[Source passage]

++++++++++++++++++++

Mobile health (mHealth) is defined as “medical and public health practice supported by mobile devices, such as mobile phones, patient monitoring devices, personal digital assistants and other wireless devices” by the Global Observatory for e‐health of World Health Organization (WHO). With high prevalence of mobile devices and the aid of cloud computing, data sharing and storage, mHealth technologies are developing very rapidly as well as transforming healthcare delivery and promoting health equity. Most mHealth diagnostic devices are testing 1 sample at one time. Few devices can provide high‐throughput laboratory quality‐level results for large daily volume of tests.

++++++++++++++++++++

[Data for review]
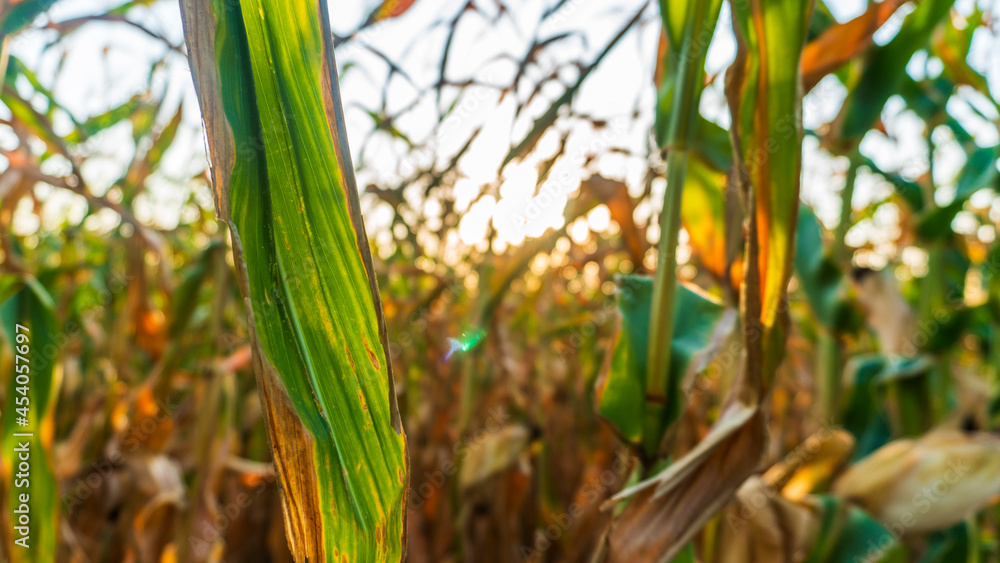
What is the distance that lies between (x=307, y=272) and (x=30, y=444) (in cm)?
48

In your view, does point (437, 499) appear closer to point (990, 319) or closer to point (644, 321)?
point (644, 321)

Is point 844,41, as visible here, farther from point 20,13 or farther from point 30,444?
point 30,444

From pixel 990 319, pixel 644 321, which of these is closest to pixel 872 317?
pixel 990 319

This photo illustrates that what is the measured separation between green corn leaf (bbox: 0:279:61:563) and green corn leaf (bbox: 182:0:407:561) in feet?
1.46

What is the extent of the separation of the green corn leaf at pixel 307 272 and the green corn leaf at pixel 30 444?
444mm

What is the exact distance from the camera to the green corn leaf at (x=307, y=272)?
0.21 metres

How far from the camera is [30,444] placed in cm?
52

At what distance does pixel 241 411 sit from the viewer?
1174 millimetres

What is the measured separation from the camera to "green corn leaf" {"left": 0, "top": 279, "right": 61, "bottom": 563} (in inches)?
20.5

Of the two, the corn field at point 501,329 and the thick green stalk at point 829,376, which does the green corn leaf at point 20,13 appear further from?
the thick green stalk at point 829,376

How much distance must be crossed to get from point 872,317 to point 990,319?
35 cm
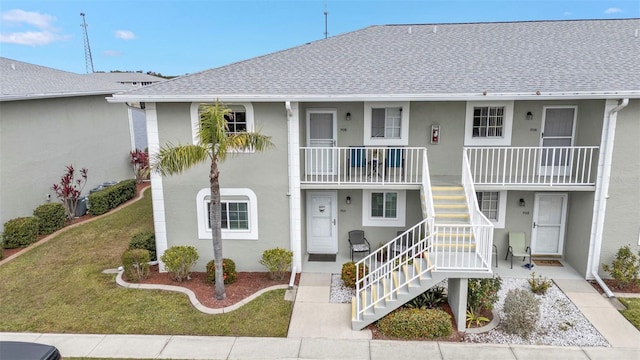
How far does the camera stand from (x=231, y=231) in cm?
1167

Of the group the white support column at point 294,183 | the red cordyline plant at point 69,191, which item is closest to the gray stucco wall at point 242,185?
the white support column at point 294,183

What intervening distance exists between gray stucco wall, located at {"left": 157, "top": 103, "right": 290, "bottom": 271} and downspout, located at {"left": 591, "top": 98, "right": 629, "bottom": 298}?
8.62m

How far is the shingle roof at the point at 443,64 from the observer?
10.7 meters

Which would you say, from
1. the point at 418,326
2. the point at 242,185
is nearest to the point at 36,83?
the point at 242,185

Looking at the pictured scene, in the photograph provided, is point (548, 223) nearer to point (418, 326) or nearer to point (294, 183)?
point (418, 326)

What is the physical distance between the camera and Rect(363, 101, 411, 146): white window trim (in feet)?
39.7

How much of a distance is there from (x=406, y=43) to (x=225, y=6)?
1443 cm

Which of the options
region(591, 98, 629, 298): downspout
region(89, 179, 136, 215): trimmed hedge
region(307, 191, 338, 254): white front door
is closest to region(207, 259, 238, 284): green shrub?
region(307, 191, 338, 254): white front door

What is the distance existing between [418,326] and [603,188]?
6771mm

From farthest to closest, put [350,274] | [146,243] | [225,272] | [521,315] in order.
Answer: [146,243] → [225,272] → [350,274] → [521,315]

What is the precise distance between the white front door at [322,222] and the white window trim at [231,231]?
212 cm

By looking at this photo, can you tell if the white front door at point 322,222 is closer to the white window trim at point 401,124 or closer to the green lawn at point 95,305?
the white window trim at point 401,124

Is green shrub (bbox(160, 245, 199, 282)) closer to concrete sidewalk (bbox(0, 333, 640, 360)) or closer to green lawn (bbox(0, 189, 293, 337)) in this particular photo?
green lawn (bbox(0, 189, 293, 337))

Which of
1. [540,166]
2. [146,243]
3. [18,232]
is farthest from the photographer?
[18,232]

++++++++++++++++++++

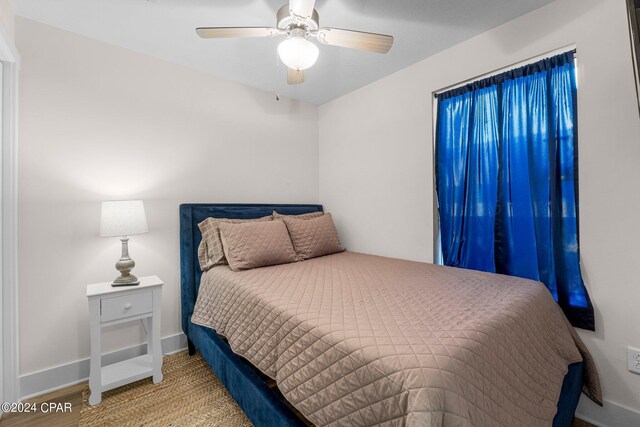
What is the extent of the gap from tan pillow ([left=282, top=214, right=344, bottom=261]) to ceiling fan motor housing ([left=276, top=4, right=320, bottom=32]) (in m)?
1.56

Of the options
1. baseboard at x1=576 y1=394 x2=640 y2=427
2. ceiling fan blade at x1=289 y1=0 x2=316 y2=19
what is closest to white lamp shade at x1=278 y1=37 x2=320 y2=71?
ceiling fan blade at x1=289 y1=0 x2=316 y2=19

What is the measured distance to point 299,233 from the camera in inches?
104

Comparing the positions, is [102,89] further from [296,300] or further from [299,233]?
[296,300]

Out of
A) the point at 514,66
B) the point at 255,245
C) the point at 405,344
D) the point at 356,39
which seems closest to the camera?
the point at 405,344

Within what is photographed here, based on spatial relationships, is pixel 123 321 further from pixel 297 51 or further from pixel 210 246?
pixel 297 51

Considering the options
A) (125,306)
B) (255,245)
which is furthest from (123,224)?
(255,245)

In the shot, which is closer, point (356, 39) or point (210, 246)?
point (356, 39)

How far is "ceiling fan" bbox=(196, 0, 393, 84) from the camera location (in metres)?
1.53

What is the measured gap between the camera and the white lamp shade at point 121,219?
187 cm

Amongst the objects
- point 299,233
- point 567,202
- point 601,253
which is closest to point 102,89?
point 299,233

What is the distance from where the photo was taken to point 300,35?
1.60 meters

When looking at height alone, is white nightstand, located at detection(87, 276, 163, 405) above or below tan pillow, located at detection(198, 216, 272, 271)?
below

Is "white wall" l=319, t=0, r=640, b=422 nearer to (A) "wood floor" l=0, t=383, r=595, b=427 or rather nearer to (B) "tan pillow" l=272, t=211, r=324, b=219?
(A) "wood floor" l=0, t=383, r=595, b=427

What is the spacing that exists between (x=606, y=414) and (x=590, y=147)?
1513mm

++++++++++++++++++++

Reproduce the entire mobile health passage from the top of the page word for word.

Mobile health (mHealth) is defined as “medical and public health practice supported by mobile devices, such as mobile phones, patient monitoring devices, personal digital assistants and other wireless devices” by the Global Observatory for e‐health of World Health Organization (WHO). With high prevalence of mobile devices and the aid of cloud computing, data sharing and storage, mHealth technologies are developing very rapidly as well as transforming healthcare delivery and promoting health equity. Most mHealth diagnostic devices are testing 1 sample at one time. Few devices can provide high‐throughput laboratory quality‐level results for large daily volume of tests.